TASK TO CARRY OUT
Return the material below in full and exactly.

Entries taken from a collection
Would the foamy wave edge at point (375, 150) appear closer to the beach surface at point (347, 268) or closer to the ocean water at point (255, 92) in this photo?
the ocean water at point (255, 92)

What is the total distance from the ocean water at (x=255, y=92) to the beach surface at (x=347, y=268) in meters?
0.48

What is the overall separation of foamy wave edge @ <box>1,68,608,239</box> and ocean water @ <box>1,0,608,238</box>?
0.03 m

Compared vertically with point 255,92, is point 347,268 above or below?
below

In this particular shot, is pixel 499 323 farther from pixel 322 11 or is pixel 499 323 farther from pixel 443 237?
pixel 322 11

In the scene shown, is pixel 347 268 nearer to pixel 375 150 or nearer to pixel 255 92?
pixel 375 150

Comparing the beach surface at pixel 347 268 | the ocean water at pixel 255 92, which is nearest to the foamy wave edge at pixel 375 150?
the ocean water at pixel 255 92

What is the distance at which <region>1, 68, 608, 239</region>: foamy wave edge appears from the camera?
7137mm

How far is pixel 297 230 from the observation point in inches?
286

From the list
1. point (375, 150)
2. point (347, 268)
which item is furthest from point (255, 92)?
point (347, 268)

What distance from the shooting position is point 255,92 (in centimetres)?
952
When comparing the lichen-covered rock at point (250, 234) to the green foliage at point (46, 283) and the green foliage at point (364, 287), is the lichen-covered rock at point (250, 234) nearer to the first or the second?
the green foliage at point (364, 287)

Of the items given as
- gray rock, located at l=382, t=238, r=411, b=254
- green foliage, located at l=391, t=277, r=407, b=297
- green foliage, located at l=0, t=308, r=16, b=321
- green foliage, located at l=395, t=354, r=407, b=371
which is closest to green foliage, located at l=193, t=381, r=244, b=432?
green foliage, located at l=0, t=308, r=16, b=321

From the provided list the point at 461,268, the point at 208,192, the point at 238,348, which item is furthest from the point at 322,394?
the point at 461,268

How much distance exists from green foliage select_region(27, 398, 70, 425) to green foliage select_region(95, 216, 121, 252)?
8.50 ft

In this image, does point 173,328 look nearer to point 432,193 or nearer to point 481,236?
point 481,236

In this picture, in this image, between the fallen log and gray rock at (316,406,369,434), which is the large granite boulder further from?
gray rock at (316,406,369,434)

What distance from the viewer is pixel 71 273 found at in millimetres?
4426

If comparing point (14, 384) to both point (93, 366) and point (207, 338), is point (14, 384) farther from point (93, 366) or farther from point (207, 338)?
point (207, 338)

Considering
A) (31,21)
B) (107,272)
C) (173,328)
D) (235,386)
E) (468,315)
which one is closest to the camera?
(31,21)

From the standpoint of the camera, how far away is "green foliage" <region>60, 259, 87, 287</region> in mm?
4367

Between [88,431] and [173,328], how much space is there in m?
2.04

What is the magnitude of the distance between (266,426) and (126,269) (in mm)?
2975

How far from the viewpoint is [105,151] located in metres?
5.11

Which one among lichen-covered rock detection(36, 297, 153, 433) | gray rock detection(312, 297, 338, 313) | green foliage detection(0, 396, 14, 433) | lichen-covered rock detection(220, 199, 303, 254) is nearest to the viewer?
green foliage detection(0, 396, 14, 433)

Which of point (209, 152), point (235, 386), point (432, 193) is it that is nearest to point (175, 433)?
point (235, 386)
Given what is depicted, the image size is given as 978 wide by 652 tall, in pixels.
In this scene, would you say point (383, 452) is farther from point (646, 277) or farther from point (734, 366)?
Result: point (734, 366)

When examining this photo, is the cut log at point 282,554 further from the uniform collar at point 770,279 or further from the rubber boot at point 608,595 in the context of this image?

SOLUTION FOR THIS EXERCISE
Would the foamy wave edge at point (375, 150) appear closer to the beach surface at point (347, 268) or closer to the ocean water at point (255, 92) in this photo?
the ocean water at point (255, 92)

What is the total distance from the ocean water at (x=255, y=92) to the beach surface at (x=347, y=268) in meters?
0.48

What is the overall separation of foamy wave edge @ <box>1,68,608,239</box> and ocean water @ <box>1,0,608,238</box>?
0.03 m

Compared vertically with point 255,92, is point 347,268 above or below?
below

In this particular shot, is pixel 499 323 farther from pixel 322 11 or is pixel 499 323 farther from pixel 443 237?
pixel 322 11

In the scene shown, is pixel 347 268 nearer to pixel 375 150 or nearer to pixel 255 92?
pixel 375 150

Comparing the beach surface at pixel 347 268 | the ocean water at pixel 255 92, which is nearest to the foamy wave edge at pixel 375 150?
the ocean water at pixel 255 92

What is the distance at which <region>1, 68, 608, 239</region>: foamy wave edge appears from the camera?
7137mm

How far is pixel 297 230 from the observation point in inches?
286

From the list
1. point (375, 150)
2. point (347, 268)
which item is furthest from point (255, 92)?
point (347, 268)

What distance from the shooting position is point 255,92 (in centimetres)?
952
When comparing the lichen-covered rock at point (250, 234) to the green foliage at point (46, 283) and the green foliage at point (364, 287), is the lichen-covered rock at point (250, 234) nearer to the first or the second?
the green foliage at point (364, 287)

Of the items given as
- gray rock, located at l=382, t=238, r=411, b=254
- green foliage, located at l=391, t=277, r=407, b=297
- green foliage, located at l=0, t=308, r=16, b=321
- green foliage, located at l=395, t=354, r=407, b=371
which is closest to green foliage, located at l=193, t=381, r=244, b=432?
green foliage, located at l=0, t=308, r=16, b=321

From the provided list the point at 461,268, the point at 208,192, the point at 238,348, which item is furthest from the point at 322,394?
the point at 461,268

How much distance exists from green foliage select_region(27, 398, 70, 425) to green foliage select_region(95, 216, 121, 252)?
8.50 ft

In this image, does point 173,328 look nearer to point 432,193 or nearer to point 481,236?
point 481,236

In this picture, in this image, between the fallen log and gray rock at (316,406,369,434), which is the large granite boulder further from?
gray rock at (316,406,369,434)

What distance from the viewer is pixel 71 273 found at in millimetres?
4426

If comparing point (14, 384) to both point (93, 366) and point (207, 338), is point (14, 384) farther from point (93, 366) or farther from point (207, 338)?
point (207, 338)

Considering
A) (31,21)
B) (107,272)
C) (173,328)
D) (235,386)
E) (468,315)
which one is closest to the camera?
(31,21)

From the standpoint of the camera, how far away is "green foliage" <region>60, 259, 87, 287</region> in mm?
4367

Between [88,431] and [173,328], how much space is there in m?
2.04

What is the magnitude of the distance between (266,426) and (126,269) (in mm)?
2975

How far from the viewpoint is [105,151] located in metres?
5.11

Which one among lichen-covered rock detection(36, 297, 153, 433) | gray rock detection(312, 297, 338, 313) | green foliage detection(0, 396, 14, 433) | lichen-covered rock detection(220, 199, 303, 254) is nearest to the viewer?
green foliage detection(0, 396, 14, 433)

Which of point (209, 152), point (235, 386), point (432, 193) is it that is nearest to point (175, 433)?
point (235, 386)
Given what is depicted, the image size is given as 978 wide by 652 tall, in pixels.
In this scene, would you say point (383, 452) is farther from point (646, 277) or farther from point (734, 366)?
Result: point (734, 366)

When examining this photo, is the cut log at point 282,554 further from the uniform collar at point 770,279 or further from the rubber boot at point 608,595 in the context of this image?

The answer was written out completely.